TO DO: Pick up the text below about Kelibia and continue it from its last line.

TEXT EXCERPT:

· · ·

At the Council of Carthage (411), which brought together Catholic and Donatist bishops, Clypea was represented by Bishop Leodicius and the Donatist Geminius. Aurilius was one of the bishops whom the Arian Vandal king Huneric summoned to Carthage in 484 and then exiled. Two other bishops of Clypia took part in the Council of Carthage (525) (Bishop Crescentius) and Council of Carthage (645) (Bishop Stephanus).

No longer a residential bishopric, Clypea is now listed by the Catholic Church as a titular see.

== Sports ==
The town's Kelibia Olympic Club, founded in 1957 and active since 1959, is one of the best Tunisian volleyball clubs. The club has won two Tunisian championship titles (in 1977 and 2003), eight cups (1972, 1974, 1975, 1976, 1978, 1989, 2004 and 2011) and an Arab Cup of clubs' champions (in 1998).

== Culture ==

The old church of Kélibia is part of the city’s cultural complex. A building housing a cultural center and a movie theater was constructed in its garden.

Archaeological excavations have also uncovered an ancient synagogue, evidence of an early Jewish presence in the region, identified in particular by its mosaic flooring.

Since 1964, Kélibia has hosted the Kelibia International Amateur Film Festival, the oldest of its kind in the country.

== Kelibia today ==

The main landmark of Kelibia is the recently restored Kelibia Fort overlooking the harbor. Kelibia is a fishing port and is home to Tunisia's National Fishing School. The town has a population of 52,000 (2014 census).

The 'Muscat de Kélibia', a fruity regional white wine is widely recognized as one of the best of the country.

==Climate==

Climate data for Kelibia (1981–2010, extremes 1968–2021)

· · ·

Items from a data source:
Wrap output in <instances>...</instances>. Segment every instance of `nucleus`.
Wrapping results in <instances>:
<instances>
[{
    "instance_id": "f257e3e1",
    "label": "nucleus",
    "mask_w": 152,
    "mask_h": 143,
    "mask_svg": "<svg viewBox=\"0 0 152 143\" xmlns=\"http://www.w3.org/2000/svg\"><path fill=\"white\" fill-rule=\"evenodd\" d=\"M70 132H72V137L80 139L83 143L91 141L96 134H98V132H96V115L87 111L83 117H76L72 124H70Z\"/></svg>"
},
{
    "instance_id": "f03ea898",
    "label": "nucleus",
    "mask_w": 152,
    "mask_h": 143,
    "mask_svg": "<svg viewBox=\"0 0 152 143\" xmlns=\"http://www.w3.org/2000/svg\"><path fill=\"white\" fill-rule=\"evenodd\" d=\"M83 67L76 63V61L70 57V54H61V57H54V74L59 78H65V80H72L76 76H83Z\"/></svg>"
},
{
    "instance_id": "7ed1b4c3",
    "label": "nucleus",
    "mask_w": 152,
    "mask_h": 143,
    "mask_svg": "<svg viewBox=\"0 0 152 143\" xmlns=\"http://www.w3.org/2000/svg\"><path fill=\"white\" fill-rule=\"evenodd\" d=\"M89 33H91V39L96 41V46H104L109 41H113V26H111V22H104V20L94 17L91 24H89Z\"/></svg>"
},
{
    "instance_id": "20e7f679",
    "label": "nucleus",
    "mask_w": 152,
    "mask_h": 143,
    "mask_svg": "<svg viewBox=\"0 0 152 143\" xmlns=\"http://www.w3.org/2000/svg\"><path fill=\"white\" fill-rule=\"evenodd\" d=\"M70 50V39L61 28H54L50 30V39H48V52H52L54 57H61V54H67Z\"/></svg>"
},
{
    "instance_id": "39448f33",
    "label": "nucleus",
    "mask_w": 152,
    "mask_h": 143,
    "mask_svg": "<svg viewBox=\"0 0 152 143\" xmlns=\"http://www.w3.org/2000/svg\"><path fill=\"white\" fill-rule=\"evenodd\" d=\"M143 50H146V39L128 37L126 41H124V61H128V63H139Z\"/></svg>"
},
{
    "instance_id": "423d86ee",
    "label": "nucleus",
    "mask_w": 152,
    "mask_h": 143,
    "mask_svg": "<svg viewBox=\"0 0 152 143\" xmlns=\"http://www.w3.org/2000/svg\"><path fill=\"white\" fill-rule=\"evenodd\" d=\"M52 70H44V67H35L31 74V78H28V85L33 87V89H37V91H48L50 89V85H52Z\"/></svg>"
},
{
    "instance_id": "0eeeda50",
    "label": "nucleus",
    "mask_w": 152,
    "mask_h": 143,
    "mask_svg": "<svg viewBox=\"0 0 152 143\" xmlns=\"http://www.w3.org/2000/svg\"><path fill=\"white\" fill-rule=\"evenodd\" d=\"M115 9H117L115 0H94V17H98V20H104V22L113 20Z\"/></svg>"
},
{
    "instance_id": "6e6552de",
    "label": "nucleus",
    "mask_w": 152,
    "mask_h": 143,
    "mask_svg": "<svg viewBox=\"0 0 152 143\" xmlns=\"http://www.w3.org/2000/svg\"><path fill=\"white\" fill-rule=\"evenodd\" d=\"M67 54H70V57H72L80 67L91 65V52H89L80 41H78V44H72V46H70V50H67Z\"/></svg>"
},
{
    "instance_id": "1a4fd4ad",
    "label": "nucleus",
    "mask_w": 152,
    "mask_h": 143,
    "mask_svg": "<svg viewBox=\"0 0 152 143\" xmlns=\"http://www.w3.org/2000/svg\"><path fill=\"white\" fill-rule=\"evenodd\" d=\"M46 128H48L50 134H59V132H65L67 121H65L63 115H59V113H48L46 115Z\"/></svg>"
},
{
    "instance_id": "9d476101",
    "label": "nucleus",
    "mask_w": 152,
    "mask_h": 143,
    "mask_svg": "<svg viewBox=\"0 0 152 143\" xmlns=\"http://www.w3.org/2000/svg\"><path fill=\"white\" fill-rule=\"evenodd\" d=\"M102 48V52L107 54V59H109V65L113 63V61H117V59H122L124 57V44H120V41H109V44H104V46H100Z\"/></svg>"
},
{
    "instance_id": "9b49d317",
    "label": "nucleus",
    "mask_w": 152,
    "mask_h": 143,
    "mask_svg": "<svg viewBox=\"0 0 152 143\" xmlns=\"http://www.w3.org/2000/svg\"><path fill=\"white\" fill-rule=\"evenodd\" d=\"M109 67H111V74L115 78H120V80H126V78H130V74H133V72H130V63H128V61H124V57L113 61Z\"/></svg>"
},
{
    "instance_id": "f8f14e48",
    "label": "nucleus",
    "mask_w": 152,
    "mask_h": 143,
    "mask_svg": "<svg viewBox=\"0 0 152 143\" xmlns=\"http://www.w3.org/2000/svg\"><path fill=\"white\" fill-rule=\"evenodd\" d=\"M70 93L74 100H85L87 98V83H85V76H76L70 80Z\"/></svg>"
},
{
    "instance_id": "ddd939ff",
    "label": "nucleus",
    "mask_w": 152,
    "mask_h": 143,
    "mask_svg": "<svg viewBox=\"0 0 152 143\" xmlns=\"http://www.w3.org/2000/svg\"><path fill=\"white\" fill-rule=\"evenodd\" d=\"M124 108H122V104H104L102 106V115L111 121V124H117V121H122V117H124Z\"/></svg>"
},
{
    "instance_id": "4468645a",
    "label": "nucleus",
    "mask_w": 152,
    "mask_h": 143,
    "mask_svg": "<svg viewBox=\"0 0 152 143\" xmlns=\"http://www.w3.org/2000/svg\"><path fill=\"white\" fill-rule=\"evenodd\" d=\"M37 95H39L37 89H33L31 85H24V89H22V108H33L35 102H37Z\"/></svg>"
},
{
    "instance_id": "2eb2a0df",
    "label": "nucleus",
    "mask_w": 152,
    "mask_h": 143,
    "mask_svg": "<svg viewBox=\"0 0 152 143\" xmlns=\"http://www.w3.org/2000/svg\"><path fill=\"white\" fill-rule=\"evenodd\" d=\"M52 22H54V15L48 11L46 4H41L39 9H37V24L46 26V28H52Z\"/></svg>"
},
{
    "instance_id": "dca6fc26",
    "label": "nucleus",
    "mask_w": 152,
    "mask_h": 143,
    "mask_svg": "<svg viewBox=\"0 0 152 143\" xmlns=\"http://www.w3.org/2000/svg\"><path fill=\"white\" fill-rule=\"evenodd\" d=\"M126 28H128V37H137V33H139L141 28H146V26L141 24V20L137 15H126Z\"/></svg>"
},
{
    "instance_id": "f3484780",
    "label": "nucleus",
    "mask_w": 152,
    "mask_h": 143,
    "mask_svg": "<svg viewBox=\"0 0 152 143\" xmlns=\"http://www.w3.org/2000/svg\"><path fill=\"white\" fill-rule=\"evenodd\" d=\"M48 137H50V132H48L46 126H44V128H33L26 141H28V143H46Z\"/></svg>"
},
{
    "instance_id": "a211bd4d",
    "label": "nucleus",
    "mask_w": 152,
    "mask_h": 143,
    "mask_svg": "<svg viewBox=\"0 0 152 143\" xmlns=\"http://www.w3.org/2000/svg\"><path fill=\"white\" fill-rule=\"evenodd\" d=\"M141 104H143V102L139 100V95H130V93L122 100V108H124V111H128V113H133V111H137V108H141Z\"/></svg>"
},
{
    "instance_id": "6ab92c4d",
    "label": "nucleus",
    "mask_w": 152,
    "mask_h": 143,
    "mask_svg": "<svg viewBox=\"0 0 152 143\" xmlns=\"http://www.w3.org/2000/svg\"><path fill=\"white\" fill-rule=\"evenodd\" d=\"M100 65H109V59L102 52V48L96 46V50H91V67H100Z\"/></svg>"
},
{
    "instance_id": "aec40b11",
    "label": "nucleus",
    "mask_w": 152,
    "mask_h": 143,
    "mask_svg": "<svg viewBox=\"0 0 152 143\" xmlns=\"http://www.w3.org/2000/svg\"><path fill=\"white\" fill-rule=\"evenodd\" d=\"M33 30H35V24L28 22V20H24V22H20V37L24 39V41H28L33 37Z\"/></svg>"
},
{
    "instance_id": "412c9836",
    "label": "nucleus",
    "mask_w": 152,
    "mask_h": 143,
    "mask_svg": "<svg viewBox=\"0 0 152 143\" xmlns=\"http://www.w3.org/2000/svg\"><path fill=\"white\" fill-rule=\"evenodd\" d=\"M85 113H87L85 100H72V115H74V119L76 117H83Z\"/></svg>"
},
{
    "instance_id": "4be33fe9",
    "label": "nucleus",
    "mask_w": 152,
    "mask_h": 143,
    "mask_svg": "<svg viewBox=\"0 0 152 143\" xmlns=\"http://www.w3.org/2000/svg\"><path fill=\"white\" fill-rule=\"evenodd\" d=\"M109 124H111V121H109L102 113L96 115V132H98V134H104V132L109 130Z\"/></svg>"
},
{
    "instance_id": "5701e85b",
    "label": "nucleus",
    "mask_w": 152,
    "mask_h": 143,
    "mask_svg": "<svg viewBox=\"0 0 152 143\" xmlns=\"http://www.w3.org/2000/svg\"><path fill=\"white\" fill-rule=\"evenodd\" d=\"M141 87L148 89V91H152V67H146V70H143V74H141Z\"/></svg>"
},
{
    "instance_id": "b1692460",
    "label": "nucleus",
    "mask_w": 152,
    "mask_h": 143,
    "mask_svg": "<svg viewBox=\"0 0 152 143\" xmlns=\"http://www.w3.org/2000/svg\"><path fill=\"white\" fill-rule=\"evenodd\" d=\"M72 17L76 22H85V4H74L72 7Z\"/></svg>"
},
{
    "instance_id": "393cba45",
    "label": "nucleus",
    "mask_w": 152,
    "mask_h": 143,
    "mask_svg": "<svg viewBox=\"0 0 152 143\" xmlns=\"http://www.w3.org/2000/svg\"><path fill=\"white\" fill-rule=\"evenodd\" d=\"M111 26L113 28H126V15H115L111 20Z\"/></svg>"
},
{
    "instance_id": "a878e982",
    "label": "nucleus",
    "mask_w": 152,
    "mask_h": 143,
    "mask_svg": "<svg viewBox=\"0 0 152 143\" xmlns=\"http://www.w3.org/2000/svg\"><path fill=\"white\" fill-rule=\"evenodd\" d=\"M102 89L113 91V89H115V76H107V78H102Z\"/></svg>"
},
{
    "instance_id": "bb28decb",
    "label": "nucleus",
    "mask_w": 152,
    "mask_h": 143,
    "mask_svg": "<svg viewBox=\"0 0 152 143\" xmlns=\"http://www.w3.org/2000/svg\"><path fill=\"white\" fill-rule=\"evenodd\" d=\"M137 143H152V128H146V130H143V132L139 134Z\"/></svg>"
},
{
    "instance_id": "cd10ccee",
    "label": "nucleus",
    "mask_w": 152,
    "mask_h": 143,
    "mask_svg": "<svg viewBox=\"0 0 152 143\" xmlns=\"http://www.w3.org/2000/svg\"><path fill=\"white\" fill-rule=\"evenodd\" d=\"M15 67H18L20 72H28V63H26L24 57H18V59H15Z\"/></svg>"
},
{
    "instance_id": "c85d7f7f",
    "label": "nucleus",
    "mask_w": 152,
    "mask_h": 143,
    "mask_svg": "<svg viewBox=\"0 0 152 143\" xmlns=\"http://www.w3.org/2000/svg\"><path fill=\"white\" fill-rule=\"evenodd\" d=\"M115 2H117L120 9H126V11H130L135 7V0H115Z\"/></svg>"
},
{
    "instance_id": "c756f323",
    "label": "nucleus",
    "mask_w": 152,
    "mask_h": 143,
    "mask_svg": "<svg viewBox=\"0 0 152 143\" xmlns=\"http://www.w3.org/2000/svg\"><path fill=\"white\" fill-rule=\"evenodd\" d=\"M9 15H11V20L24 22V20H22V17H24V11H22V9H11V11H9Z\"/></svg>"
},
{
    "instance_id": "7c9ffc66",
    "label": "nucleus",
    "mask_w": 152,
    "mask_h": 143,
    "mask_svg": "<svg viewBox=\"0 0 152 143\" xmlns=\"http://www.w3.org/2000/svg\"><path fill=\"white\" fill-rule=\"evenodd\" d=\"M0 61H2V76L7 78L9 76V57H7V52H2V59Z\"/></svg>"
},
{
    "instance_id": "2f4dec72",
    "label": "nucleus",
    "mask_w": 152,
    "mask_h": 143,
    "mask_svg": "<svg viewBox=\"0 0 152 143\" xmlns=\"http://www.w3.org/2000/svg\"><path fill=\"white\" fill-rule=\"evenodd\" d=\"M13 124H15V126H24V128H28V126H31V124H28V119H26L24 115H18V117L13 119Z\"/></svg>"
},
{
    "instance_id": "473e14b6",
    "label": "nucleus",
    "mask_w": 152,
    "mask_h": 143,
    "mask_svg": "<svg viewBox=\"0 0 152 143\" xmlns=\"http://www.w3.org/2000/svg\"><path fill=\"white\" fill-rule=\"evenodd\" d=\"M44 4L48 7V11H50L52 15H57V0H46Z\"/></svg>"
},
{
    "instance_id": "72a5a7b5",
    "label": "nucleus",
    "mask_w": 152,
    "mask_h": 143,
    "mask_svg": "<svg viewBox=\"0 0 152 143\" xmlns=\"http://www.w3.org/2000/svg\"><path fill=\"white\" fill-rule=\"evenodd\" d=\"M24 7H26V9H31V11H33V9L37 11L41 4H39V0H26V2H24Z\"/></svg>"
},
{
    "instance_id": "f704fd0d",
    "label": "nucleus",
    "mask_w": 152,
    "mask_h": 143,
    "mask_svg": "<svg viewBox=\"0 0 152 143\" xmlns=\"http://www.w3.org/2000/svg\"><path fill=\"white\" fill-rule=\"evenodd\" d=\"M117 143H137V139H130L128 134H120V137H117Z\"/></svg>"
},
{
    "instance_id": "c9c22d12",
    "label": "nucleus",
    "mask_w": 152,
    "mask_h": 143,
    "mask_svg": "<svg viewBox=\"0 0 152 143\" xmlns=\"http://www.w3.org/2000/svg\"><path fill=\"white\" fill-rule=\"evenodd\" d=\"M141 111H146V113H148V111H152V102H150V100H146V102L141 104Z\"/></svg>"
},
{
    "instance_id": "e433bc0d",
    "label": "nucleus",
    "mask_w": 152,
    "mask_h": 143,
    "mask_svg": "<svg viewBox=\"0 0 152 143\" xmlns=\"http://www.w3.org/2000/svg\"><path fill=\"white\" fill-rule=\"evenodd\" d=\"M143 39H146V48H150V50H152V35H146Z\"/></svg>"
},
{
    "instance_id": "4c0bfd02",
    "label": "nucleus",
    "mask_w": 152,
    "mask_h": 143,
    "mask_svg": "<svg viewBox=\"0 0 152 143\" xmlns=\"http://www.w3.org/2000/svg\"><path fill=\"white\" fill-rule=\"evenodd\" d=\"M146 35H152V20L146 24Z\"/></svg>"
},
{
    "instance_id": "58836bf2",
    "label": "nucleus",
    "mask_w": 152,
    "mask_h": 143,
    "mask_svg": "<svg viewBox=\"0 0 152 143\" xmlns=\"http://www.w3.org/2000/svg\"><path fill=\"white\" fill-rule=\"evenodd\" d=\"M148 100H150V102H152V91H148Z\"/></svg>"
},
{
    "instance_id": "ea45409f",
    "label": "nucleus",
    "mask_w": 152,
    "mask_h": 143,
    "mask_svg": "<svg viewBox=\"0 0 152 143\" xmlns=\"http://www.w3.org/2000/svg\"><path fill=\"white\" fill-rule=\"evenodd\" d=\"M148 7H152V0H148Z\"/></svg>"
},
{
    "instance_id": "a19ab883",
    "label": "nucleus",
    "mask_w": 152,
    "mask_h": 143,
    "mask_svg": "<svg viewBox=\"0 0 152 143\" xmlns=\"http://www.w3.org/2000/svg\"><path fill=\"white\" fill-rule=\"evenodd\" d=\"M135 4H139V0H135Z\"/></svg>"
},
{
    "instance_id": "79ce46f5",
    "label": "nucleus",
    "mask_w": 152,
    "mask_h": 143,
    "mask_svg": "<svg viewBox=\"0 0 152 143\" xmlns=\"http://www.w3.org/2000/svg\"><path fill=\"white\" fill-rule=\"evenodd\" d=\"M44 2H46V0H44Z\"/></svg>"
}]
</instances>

· · ·

OUTPUT FOR THIS EXERCISE:
| Month | Jan | Feb | Mar | Apr | May | Jun | Jul | Aug | Sep | Oct | Nov | Dec | Year |
| Record high °C (°F) | 23.7 (74.7) | 25.3 (77.5) | 30.9 (87.6) | 32.9 (91.2) | 33.0 (91.4) | 42.0 (107.6) | 40.2 (104.4) | 42.0 (107.6) | 38.4 (101.1) | 33.2 (91.8) | 29.6 (85.3) | 28.2 (82.8) | 42.0 (107.6) |
| Mean daily maximum °C (°F) | 15.6 (60.1) | 15.7 (60.3) | 17.3 (63.1) | 19.3 (66.7) | 22.8 (73.0) | 27.0 (80.6) | 30.1 (86.2) | 31.0 (87.8) | 28.2 (82.8) | 24.8 (76.6) | 20.4 (68.7) | 16.9 (62.4) | 22.4 (72.3) |
| Daily mean °C (°F) | 11.9 (53.4) | 11.9 (53.4) | 13.1 (55.6) | 15.2 (59.4) | 18.6 (65.5) | 22.4 (72.3) | 25.4 (77.7) | 26.2 (79.2) | 23.9 (75.0) | 20.9 (69.6) | 16.5 (61.7) | 13.2 (55.8) | 18.3 (64.9) |
| Mean daily minimum °C (°F) | 8.8 (47.8) | 8.6 (47.5) | 9.9 (49.8) | 11.8 (53.2) | 15.0 (59.0) | 18.5 (65.3) | 21.4 (70.5) | 22.4 (72.3) | 20.6 (69.1) | 17.8 (64.0) | 13.4 (56.1) | 10.0 (50.0) | 14.9 (58.8) |
| Record low °C (°F) | 0.3 (32.5) | 0.9 (33.6) | 3.1 (37.6) | 4.5 (40.1) | 7.6 (45.7) | 11.0 (51.8) | 9.4 (48.9) | 15.5 (59.9) | 8.3 (46.9) | 2.2 (36.0) | 4.0 (39.2) | 0.4 (32.7) | 0.3 (32.5) |
| Average precipitation mm (inches) | 83.3 (3.28) | 62.6 (2.46) | 50.1 (1.97) | 36.3 (1.43) | 22.0 (0.87) | 6.7 (0.26) | 5.1 (0.20) | 3.8 (0.15) | 45.4 (1.79) | 79.9 (3.15) | 74.8 (2.94) | 90.0 (3.54) | 560.0 (22.05) |
| Average precipitation days (≥ 1.0 mm) | 9.0 | 7.9 | 7.5 | 5.5 | 2.9 | 1.4 | 0.5 | 1.0 | 4.1 | 6.5 | 7.6 | 8.8 | 62.7 |
| Average relative humidity (%) | 76 | 76 | 76 | 75 | 75 | 72 | 71 | 73 | 74 | 75 | 75 | 76 | 75 |
| Mean monthly sunshine hours | 169.4 | 177.5 | 219.7 | 243.1 | 296.7 | 327.9 | 358.8 | 330.1 | 250.3 | 219.4 | 181.4 | 158.7 | 2,933 |
Source: Institut National de la Météorologie (precipitation days/humidity 1961–1990, sun 1981-2010)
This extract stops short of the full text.